Exercises ::
#1 Using the article on Offaly's underage football teams, explain why the figure of 124 teams is called a drop.
#2 Write out the part of the article on Offaly's underage football teams from "Offaly GAA chair" to "there were 135.", copying it word for word.

___ Passage shown

Michael Duignan congratulates Aaron Brazil after Offaly's victory in the Under 20 All-Ireland football final (Picture: Sportsfile)
Low number of underage football teams in Offaly is of grave concern to the county's GAA chair. 'We have to take action,' said Michael Duignan in a blunt message to football clubs.
SHOCK figures reveal that Offaly has the third lowest number of underage football teams in the country.
A survey of the GAA has revealed that Fermanagh and Kilkenny are the only two counties with fewer.
Offaly GAA chair Michael Duignan told the February meeting of the county board that the county had 124 underage teams (up to and including minor) in 2023.
“Fermanagh have 120 and Kilkenny who don't play football have 70,” said Mr Duignan, referring club delegates at the meeting in O'Connor Park to a chart placed on a big screen by county GAA secretary Colm Cummins (pictured below with Michael Duignan).

Mindful that Offaly won the All-Ireland Under 20 football championship in 2021 Mr Duignan remarked: “Now if anybody in this room thinks we can sustain football in this county at the level we're at... It's incredible we are where we are when you look at that.”
The figure of 124 football teams is actually a drop from 2022 when there were 135.
That placed Offaly as fourth from bottom in the country. The latest figures put other counties far ahead and he picked out some examples: Louth (410), Westmeath (252), Laois (169).
He referred to the latter two counties as “our competitors” and then remarked that even Leitrim “the smallest [GAA] county in Ireland” is “ahead of us”.

______
___ Available data

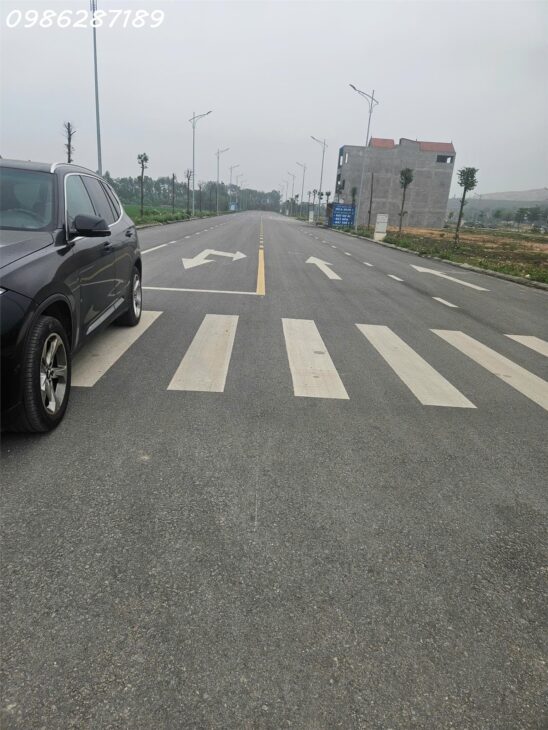 CHÍNH CHỦ CẦN BÁN LÔ GÓC 2 MẶT TIỀN KHU ĐẤU GIÁ TRUNG SƠN, VIỆT YÊN, BẮC GIANG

______

Solution list ::
#1 It is called a drop because Offaly had 135 underage football teams in 2022. The 2023 figure of 124 is lower than that.

#2
Offaly GAA chair Michael Duignan told the February meeting of the county board that the county had 124 underage teams (up to and including minor) in 2023.
“Fermanagh have 120 and Kilkenny who don't play football have 70,” said Mr Duignan, referring club delegates at the meeting in O'Connor Park to a chart placed on a big screen by county GAA secretary Colm Cummins (pictured below with Michael Duignan).

Mindful that Offaly won the All-Ireland Under 20 football championship in 2021 Mr Duignan remarked: “Now if anybody in this room thinks we can sustain football in this county at the level we're at... It's incredible we are where we are when you look at that.”
The figure of 124 football teams is actually a drop from 2022 when there were 135.